= Charles Flinders Hursthouse =

English-born settler in New Zealand (1817–1876)

Charles Flinders Hursthouse (7 January 1817 – 22 November 1876) was an English-born settler in New Zealand in the early 1840s. He wrote a number of books and pamphlets encouraging emigration to New Zealand, and gave lectures in England on the same subject on behalf of the New Zealand Company. In an 1869 pamphlet he advocated for the federation of the five eastern Australian colonies and New Zealand to form an Australasian republic.

==Early life and family==
Born on 7 January 1817 in Wisbech, Cambridgeshire, England, and baptised on 7 December 1819 at Tydd St Mary, Lincolnshire, Hursthouse was the son of Charles and Mary (née Jecks) Hursthouse. Charles Hursthouse Snr was a third cousin of the explorer, Matthew Flinders, and an executor of his will, and Charles Jnr later adopted Flinders' surname as his middle name.

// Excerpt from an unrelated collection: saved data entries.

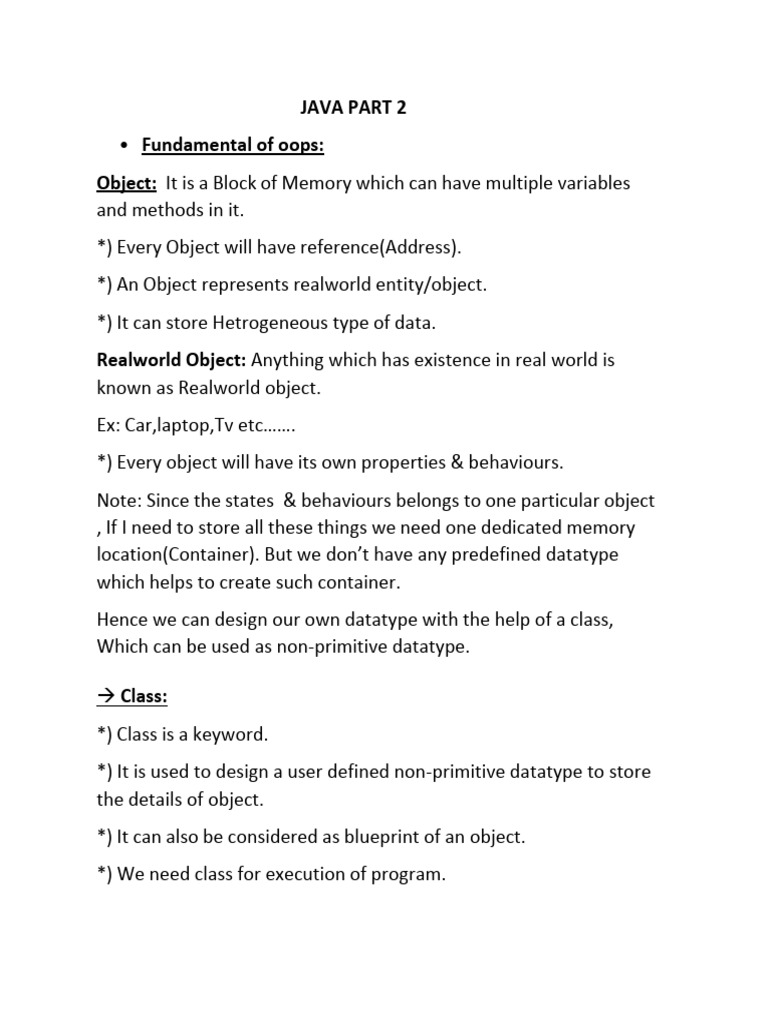 JAVA PART 2

• Fundamental of oops:

Object: It is a Block of Memory which can have multiple variables and methods in it.

*) Every Object will have reference(Address).

*) An Object represents realworld entity/object.

*) It can store Hetrogeneous type of data.

Realworld Object: Anything which has existence in real world is known as Realworld object.

Ex: Car,laptop,Tv etc…….

*) Every object will have its own properties & behaviours.

Note: Since the states & behaviours belongs to one particular object , If I need to store all these things we need one dedicated memory location(Container). But we don't have any predefined datatype which helps to create such container.

Hence we can design our own datatype with the help of a class, Which can be used as non-primitive datatype.

→ Class:

*) Class is a keyword.

*) It is used to design a user defined non-primitive datatype to store the details of object.

*) It can also be considered as blueprint of an object.

*) We need class for execution of program.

When he was about 19 years old, Hursthouse was sent by his family to Canada and the United States to investigate the prospects for emigrating there. He found the winters to be harsh and advised his family against such a move. Back in England he became a carpenter.

His nephews included Richmond Hursthouse, Charles Wilson Hursthouse and Percy Smith.

==Association with New Zealand==
After reading an account by Henry William Petre of the New Zealand Company's settlements, published in 1841, Hursthouse and his older brother, John, decided to emigrate to New Zealand. They travelled on the barque Thomas Sparkes, arriving in early 1843, and settled in the New Plymouth area.

Hursthouse returned to England in late 1848 to encourage family members to emigrate, and he wrote An Account of the Settlement of New Plymouth, which was published in London in 1849. Members of Hursthouse's family, including his father and various siblings and cousins, also emigrated to New Zealand. Meanwhile, Hursthouse was engaged by the New Zealand Company to give lectures on the colony, but he returned to New Zealand in 1854 to increase his knowledge in order to write a handbook for settlers.

After returning to England once again, Hursthouse published in 1857 his two-volume work, New Zealand, or Zealandia, the Britain of the South, regarded at the time as a standard work on New Zealand, but which has more recently been described by historian James Belich as "merging history with propaganda and prophecy". Hursthouse continued to advise prospective emigrants, charging a fee of one guinea, and write further works on New Zealand, including letters to the editor of The Times in London. In May 1869, the Taranaki Provincial Council passed a resolution thanking Hursthouse for his "deep interest ... in the welfare of New Zealand during the last twenty-five years".

In 1869 and 1870, Hursthouse advocated that New Zealand and the Australian colonies, excluding Western Australia, should federate to form an independent Australasian republic, comparing their situation to that of the United States a century earlier and setting out the benefits that would accrue from such action.

In September 1870 Hursthouse arrived back to New Zealand, staying briefly in Wellington before returning to New Plymouth, where he remained until 1875.

==Later life and death==
Hursthouse spent the last few months of his life at the Mount View Lunatic Asylum in Wellington, afflicted by mental illness and convulsions. He died there on 22 November 1876, and was buried at Bolton Street Cemetery.